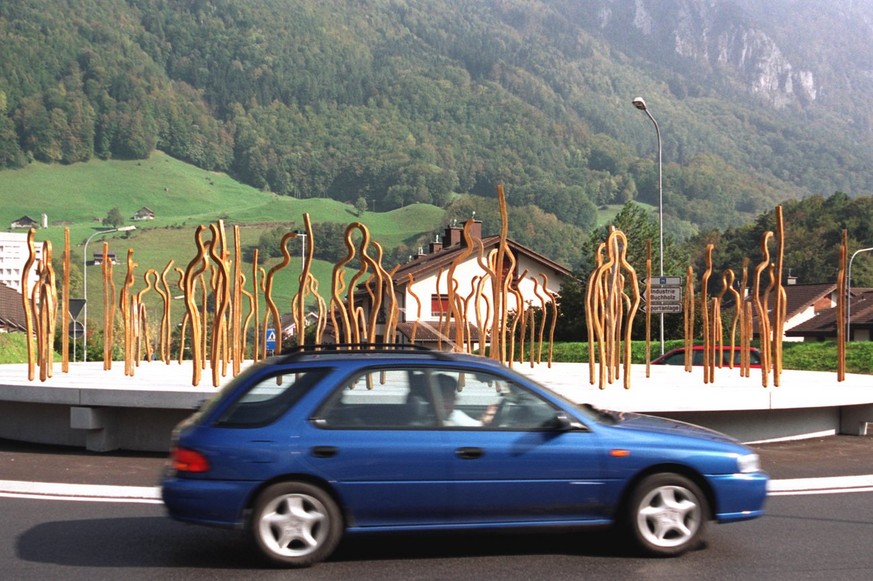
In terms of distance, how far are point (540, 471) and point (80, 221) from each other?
527 ft

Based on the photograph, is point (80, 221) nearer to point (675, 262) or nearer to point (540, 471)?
point (675, 262)

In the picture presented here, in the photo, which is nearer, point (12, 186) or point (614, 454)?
point (614, 454)

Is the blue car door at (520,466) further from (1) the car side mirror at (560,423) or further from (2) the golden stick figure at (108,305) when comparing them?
(2) the golden stick figure at (108,305)

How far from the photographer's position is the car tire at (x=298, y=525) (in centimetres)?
732

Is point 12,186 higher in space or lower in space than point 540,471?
higher

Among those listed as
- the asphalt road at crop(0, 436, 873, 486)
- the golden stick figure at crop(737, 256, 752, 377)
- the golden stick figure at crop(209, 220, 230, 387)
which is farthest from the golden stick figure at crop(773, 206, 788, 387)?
the golden stick figure at crop(209, 220, 230, 387)

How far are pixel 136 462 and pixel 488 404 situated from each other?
20.2ft

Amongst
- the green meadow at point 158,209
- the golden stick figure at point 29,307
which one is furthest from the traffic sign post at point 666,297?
the green meadow at point 158,209

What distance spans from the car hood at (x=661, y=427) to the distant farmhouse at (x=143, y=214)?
162 meters

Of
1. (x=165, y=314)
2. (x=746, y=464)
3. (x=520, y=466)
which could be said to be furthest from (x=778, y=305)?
(x=165, y=314)

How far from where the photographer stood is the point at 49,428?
46.2ft

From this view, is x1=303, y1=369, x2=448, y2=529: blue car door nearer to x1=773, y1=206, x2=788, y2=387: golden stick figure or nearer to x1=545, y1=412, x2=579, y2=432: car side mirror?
x1=545, y1=412, x2=579, y2=432: car side mirror

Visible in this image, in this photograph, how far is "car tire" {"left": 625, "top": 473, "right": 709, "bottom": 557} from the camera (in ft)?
25.0

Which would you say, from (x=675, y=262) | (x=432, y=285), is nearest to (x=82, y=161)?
(x=432, y=285)
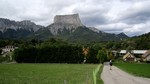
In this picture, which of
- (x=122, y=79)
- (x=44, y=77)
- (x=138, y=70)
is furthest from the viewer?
(x=138, y=70)

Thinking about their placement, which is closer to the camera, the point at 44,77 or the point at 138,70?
the point at 44,77

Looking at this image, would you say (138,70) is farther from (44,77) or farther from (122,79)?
(44,77)

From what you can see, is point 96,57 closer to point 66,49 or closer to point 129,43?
point 66,49

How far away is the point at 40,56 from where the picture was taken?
99.9m

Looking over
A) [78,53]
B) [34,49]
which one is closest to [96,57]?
[78,53]

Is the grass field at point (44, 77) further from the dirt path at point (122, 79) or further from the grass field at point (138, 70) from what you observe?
the grass field at point (138, 70)

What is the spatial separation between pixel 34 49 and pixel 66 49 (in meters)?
12.9

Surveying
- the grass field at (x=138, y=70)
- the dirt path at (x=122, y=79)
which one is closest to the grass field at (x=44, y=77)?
the dirt path at (x=122, y=79)

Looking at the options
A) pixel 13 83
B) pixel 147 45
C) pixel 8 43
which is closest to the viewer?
pixel 13 83

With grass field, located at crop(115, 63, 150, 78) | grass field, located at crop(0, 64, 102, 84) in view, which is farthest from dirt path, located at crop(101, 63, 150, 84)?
grass field, located at crop(115, 63, 150, 78)

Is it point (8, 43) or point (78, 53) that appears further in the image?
point (8, 43)

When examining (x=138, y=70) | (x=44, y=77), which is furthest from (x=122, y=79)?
(x=138, y=70)

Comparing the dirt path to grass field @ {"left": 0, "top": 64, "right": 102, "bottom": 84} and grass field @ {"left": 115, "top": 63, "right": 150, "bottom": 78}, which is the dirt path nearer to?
grass field @ {"left": 0, "top": 64, "right": 102, "bottom": 84}

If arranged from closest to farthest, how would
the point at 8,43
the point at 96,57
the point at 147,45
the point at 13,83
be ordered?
1. the point at 13,83
2. the point at 96,57
3. the point at 147,45
4. the point at 8,43
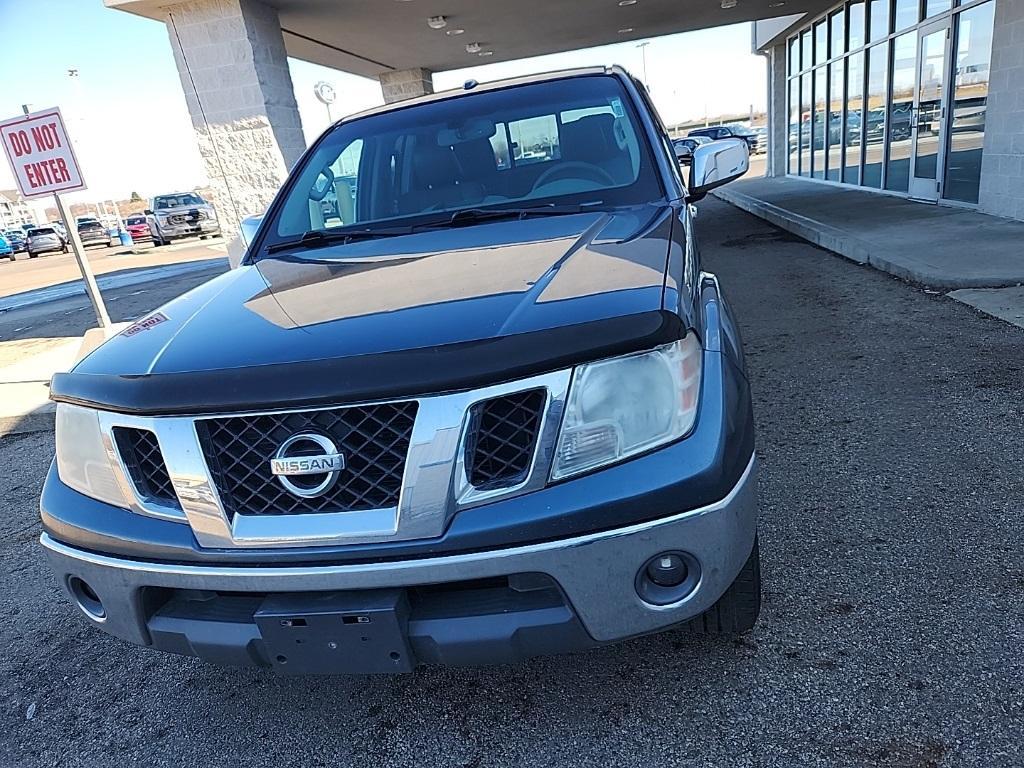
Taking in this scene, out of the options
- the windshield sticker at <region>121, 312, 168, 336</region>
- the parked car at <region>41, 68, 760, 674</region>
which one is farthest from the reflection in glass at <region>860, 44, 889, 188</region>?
the windshield sticker at <region>121, 312, 168, 336</region>

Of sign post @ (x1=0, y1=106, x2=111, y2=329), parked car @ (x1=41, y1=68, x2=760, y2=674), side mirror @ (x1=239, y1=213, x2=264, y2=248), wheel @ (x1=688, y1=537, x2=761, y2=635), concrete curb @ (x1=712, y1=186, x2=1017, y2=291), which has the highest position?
sign post @ (x1=0, y1=106, x2=111, y2=329)

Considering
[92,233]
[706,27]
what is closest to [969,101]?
[706,27]

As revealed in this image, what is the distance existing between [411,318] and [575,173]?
1.38m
■ ■ ■
• _STATED TASK_
Recast everything in the records from the line containing "With grass field, located" down to the line containing "4. the point at 8,43" as a JSON list of strings, one string per line, with blank lines left out.

• _TASK OUTPUT_
[
  "With grass field, located at crop(115, 63, 150, 78) | grass field, located at crop(0, 64, 102, 84) in view, which is farthest from dirt path, located at crop(101, 63, 150, 84)?",
  "grass field, located at crop(115, 63, 150, 78)",
  "Is it point (8, 43) or point (78, 53) that appears further in the image?",
  "point (8, 43)",
  "When examining (x=138, y=70) | (x=44, y=77), which is furthest from (x=122, y=79)?",
  "(x=138, y=70)",
  "Comparing the dirt path to grass field @ {\"left\": 0, \"top\": 64, \"right\": 102, \"bottom\": 84} and grass field @ {\"left\": 115, \"top\": 63, \"right\": 150, \"bottom\": 78}, which is the dirt path nearer to?",
  "grass field @ {\"left\": 0, \"top\": 64, \"right\": 102, \"bottom\": 84}",
  "If arranged from closest to farthest, how would",
  "the point at 8,43",
  "the point at 96,57",
  "the point at 147,45",
  "the point at 13,83",
  "be ordered?",
  "1. the point at 13,83",
  "2. the point at 96,57",
  "3. the point at 147,45",
  "4. the point at 8,43"
]